- YOUR GOAL
From the forum comments on religion, copy word for word the passage starting at "No, I don’t, but" and ending at "over the place.".

*** Opening of SELECTED EXCERPT ***

That’s genuinely very interesting. Pagan roots, then, similar to the backstories of Christmas and Easter? Honest question: could a student ask those kinds of questions of their classmates without running afoul of religion’s protected status?
That too! Or, perhaps asking about the utterly wrong historical claims made by Mormonism.
True; most of the literalist/fundamentalist movements around today are pretty modern. Secularists/atheists/etc. like me love to throw it down as a challenge, though. I mean, it’s like Sam Harris says regarding moderate religiosity: It’s like saying you only “sort of” believe in it. Put up or shut up, believers!
No, I don’t, but they get set off by the slightest challenge. They often find the idea unfathomable, and frankly that’s understandable. And no, in a case like this, I’m actually going on the offensive, not the defensive.
It happens all over the place.
Here’s the difference. A big part of the reason I’m straight-edge is because I resent the implication from godly types that people like me are all debauched and shallow, caring only for that which is materialistic and sensual. I also think that people will be more likely to take my positions seriously if they can’t call me a drunk or a pothead and/or a “dirty hippie.” I don’t think I’m necessarily better than those who are not sXe, and if I was a parent or guardian, and one of my (sufficiently-mature) charges was not sXe, I would not necessarily mete out punishments (or even think less of them).
That’s the diametric opposite of something like honor killing, or even something much less extreme. My choice to be sXe has nothing to do with fear of disappointing some celestial dictator who is always watching (how is that thought comforting?), and instead stems from a thoroughly rational position. Challenge to it is not blasphemy or heresy.
See the difference?
They’re often apt. What else should one say, if not the truth?
No, it’s the former. I don’t just show up to insult people and try to provoke them. I wanted to see if the Mormons could answer my questions about their fraudulent history (regarding the indigenous Americans, among other things). I want the picketers of Planned Parenthood to explain why sending souls on a guaranteed trip to Heaven is a bad thing.
No, I mean reasoning based on the (empirically sound) negative consequences for the individual or for the planet that come from consuming certain foodstuffs. Is it based on reality, or celestial fiat?
How can one, in good faith, take only the “good” parts of a “holy” book seriously? Would you eat a salad or jump into a swimming pool that each contained but one visible piece of fecal matter, provided alternatives were available?
There’s no need for the race card, inasmuch as plenty of people of all ethnicities loathe FGM and all of the rationalizations behind it. So you’re saying that cultural relativism doesn’t mean that all cultures and practices thereof are equally valid, and any criticism is racist? Because that’s what always seems to happen. As for FGM, I’d be more than happy to end it at gunpoint. It’s a pretty good example for this thread, though, as it stems from a cross-religious fear of female sexuality and overall sex-negativity. It’s taking the attitude that gives us bedsheets as garments to its logical conclusion.
I’m a vegetarian, so while yes, I know that insects are a better protein source than livestock, there are better sources than that. I dress up for events like that if that’s what the hosts want, since it’s their party. However, I have always said that if I do get married for some reason, I want to have a punk-rock wedding; the complete antithesis of the stuffy bourgeois event you’re implying. The same goes for my funeral.
Nice try.
Not all scarves are the same. Far from it! Take a look at pictures of Afghan society during their 1930s-1970s golden age (and then feel despair). Many women wore no head covering, and many others wore what amounted to little bandannas.
If you’re not outraged, you’re not paying attention.

*** Close of SELECTED EXCERPT ***
*** Opening of DATA UNDER STUDY ***

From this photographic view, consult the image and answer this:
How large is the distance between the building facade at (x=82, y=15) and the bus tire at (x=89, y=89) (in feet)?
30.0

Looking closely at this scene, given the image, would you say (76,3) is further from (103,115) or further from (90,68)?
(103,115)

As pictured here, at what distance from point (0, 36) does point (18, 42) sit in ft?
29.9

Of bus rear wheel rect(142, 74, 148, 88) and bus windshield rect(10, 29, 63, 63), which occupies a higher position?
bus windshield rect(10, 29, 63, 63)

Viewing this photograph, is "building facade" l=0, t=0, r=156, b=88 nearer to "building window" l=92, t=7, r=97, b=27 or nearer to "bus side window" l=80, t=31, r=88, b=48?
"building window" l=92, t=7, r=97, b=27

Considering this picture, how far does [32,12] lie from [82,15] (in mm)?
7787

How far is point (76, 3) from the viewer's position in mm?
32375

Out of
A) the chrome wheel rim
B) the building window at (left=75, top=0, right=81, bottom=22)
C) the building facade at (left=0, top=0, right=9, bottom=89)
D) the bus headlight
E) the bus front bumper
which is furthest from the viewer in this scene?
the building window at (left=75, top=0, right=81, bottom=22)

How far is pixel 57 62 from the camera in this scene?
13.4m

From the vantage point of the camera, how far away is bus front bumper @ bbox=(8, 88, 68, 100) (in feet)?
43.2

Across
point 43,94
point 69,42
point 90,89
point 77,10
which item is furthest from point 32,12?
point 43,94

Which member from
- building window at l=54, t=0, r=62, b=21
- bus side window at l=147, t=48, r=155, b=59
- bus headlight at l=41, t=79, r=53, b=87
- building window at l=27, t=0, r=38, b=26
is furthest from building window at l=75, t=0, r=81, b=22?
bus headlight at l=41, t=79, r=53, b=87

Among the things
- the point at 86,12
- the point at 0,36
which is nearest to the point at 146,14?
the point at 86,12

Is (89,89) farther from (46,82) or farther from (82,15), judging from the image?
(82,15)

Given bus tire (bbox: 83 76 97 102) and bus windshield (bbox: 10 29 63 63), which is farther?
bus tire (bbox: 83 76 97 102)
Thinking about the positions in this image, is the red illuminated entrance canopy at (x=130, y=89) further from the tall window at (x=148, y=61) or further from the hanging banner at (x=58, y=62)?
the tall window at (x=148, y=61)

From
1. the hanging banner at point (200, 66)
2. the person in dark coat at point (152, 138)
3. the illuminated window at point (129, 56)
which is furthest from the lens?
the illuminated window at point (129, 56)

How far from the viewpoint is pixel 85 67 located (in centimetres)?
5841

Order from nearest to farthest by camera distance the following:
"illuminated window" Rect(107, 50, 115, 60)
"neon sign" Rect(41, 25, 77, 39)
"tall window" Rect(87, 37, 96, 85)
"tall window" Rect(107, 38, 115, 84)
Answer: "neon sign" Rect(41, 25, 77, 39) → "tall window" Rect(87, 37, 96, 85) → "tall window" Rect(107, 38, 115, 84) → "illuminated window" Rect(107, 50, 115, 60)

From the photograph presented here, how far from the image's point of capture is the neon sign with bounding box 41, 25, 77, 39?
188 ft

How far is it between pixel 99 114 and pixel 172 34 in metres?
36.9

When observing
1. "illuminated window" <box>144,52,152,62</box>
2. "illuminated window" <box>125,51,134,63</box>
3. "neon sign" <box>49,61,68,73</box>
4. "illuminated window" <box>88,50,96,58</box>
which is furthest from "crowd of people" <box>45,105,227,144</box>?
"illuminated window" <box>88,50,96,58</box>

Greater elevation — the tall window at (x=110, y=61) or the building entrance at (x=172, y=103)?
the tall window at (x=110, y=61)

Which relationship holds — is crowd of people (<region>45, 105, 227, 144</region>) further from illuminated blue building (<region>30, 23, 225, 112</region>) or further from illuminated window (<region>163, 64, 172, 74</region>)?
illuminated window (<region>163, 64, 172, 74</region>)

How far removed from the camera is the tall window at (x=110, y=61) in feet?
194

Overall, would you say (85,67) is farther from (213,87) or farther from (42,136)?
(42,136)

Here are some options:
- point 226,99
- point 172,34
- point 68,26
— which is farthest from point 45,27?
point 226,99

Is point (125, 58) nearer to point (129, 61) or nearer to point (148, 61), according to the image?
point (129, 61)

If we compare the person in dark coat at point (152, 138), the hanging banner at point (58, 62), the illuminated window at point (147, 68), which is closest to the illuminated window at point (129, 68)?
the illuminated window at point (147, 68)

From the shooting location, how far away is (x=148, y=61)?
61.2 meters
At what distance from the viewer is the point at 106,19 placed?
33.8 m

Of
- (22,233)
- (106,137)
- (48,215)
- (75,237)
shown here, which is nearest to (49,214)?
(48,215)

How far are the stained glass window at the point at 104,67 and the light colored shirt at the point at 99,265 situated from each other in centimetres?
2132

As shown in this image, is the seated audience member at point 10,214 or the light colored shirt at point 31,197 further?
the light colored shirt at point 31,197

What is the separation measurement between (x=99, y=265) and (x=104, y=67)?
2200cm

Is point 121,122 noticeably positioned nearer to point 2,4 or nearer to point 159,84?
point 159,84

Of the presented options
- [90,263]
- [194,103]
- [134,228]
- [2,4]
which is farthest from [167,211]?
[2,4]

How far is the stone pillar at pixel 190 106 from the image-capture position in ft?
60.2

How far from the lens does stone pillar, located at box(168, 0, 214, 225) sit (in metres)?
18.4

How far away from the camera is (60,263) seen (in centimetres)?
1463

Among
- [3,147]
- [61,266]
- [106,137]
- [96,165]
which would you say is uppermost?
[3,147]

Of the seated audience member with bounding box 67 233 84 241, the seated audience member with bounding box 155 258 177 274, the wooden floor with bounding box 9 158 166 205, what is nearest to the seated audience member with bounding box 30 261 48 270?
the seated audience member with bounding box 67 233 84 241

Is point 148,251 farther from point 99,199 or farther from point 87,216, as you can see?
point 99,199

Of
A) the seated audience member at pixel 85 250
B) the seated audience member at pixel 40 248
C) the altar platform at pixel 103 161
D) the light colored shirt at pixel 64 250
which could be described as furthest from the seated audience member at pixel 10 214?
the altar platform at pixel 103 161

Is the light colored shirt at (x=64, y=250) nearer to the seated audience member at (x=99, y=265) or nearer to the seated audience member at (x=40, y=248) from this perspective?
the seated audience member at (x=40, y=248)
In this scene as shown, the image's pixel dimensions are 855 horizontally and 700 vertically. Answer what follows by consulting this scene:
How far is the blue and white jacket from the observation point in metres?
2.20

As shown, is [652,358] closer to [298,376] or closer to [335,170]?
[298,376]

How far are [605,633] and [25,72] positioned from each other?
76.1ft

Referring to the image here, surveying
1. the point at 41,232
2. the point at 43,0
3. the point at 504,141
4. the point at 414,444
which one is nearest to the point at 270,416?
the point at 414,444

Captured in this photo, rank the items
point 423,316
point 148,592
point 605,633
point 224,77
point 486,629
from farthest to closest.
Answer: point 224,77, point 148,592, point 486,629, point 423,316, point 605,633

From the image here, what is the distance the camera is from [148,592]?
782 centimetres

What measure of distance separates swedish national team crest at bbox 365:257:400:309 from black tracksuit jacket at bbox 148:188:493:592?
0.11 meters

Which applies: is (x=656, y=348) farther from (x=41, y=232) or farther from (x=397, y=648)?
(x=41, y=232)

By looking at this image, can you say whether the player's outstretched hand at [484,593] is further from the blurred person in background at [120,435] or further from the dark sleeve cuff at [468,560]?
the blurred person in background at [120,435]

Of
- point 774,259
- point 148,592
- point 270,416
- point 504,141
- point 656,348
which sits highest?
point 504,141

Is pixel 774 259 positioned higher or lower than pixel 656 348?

*** Close of DATA UNDER STUDY ***

- ANSWER FOR THE TASK
No, I don’t, but they get set off by the slightest challenge. They often find the idea unfathomable, and frankly that’s understandable. And no, in a case like this, I’m actually going on the offensive, not the defensive.
It happens all over the place.